··· DATASET RECORDS ···

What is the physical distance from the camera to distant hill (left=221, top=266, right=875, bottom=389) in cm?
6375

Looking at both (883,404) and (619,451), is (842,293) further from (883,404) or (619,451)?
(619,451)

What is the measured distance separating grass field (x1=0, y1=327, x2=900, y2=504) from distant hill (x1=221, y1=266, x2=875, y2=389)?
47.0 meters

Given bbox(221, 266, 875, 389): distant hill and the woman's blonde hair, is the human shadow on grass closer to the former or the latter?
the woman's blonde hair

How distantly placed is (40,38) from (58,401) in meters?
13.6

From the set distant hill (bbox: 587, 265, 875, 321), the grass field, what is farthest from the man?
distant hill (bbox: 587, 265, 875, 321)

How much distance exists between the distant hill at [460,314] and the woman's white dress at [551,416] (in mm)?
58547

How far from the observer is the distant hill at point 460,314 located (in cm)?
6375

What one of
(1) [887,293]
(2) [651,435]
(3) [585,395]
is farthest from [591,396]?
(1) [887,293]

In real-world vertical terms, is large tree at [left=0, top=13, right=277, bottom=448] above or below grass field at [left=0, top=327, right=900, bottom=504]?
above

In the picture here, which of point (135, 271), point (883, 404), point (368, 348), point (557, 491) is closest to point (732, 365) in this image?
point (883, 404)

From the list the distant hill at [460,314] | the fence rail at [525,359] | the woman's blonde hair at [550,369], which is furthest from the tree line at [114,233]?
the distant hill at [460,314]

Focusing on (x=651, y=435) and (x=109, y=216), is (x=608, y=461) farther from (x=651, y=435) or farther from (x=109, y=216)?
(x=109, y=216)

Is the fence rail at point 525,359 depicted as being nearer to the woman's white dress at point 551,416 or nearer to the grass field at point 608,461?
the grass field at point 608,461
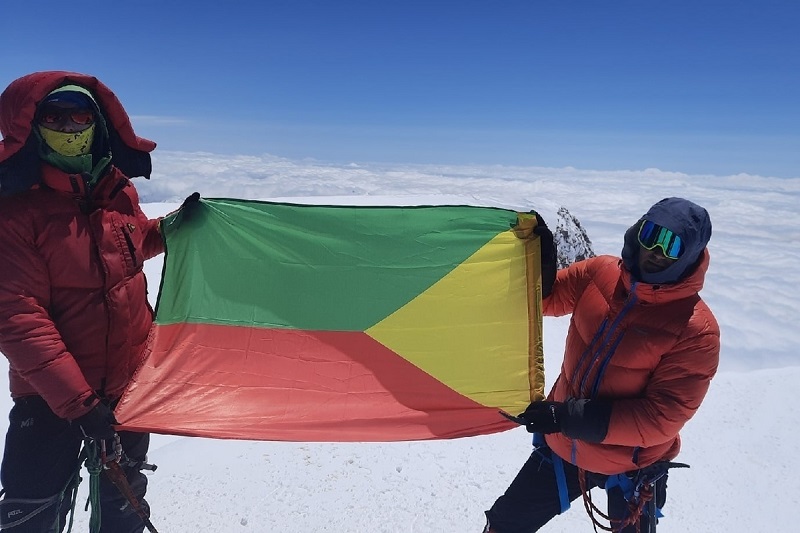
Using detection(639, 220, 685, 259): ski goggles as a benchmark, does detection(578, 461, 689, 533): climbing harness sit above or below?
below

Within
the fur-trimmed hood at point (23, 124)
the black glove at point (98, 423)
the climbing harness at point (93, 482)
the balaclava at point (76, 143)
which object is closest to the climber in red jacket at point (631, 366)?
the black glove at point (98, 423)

···

Rewrite the listing above, leaving out the pictures, with every "fence rail" changed to "fence post" and all else unchanged.

RESPONSE FOR THIS EXERCISE:
What is the physical distance from the camera to distant hill (left=221, top=266, right=875, bottom=389) in cm?
6375

Looking at both (883,404) and (619,451), is (842,293) further from (883,404) or (619,451)?
(619,451)

What is the measured distance separating grass field (x1=0, y1=327, x2=900, y2=504) from distant hill (x1=221, y1=266, x2=875, y2=389)?
47.0 meters

Given bbox(221, 266, 875, 389): distant hill and the woman's blonde hair, is the human shadow on grass closer to the former or the latter?
the woman's blonde hair

How distantly placed is (40,38) from (58,401) in meters?
13.6

From the set distant hill (bbox: 587, 265, 875, 321), the grass field, what is farthest from the man?
distant hill (bbox: 587, 265, 875, 321)

How much distance exists between the distant hill at [460,314] and the woman's white dress at [551,416] (in mm)?
58547

How far from the observer is the distant hill at point 460,314 located (in cm)?
6375

What one of
(1) [887,293]
(2) [651,435]
(3) [585,395]
is farthest from [591,396]?
(1) [887,293]

In real-world vertical terms, is large tree at [left=0, top=13, right=277, bottom=448] above or below grass field at [left=0, top=327, right=900, bottom=504]?
above

In the picture here, which of point (135, 271), point (883, 404), point (368, 348), point (557, 491) is closest to point (732, 365) in this image?
point (883, 404)

From the list the distant hill at [460,314] | the fence post at [525,359] | the woman's blonde hair at [550,369], which is furthest from the tree line at [114,233]?
the distant hill at [460,314]

Focusing on (x=651, y=435) and (x=109, y=216), is (x=608, y=461) farther from (x=651, y=435) or farther from (x=109, y=216)?
(x=109, y=216)

Is the fence post at point 525,359 depicted as being nearer to the woman's white dress at point 551,416 or nearer to the grass field at point 608,461?
the grass field at point 608,461
Using detection(639, 220, 685, 259): ski goggles as a benchmark, does detection(578, 461, 689, 533): climbing harness sit above or below?
below

Within
the fur-trimmed hood at point (23, 124)
the black glove at point (98, 423)
the climbing harness at point (93, 482)
the balaclava at point (76, 143)
which object is closest to the climber in red jacket at point (631, 366)?
the black glove at point (98, 423)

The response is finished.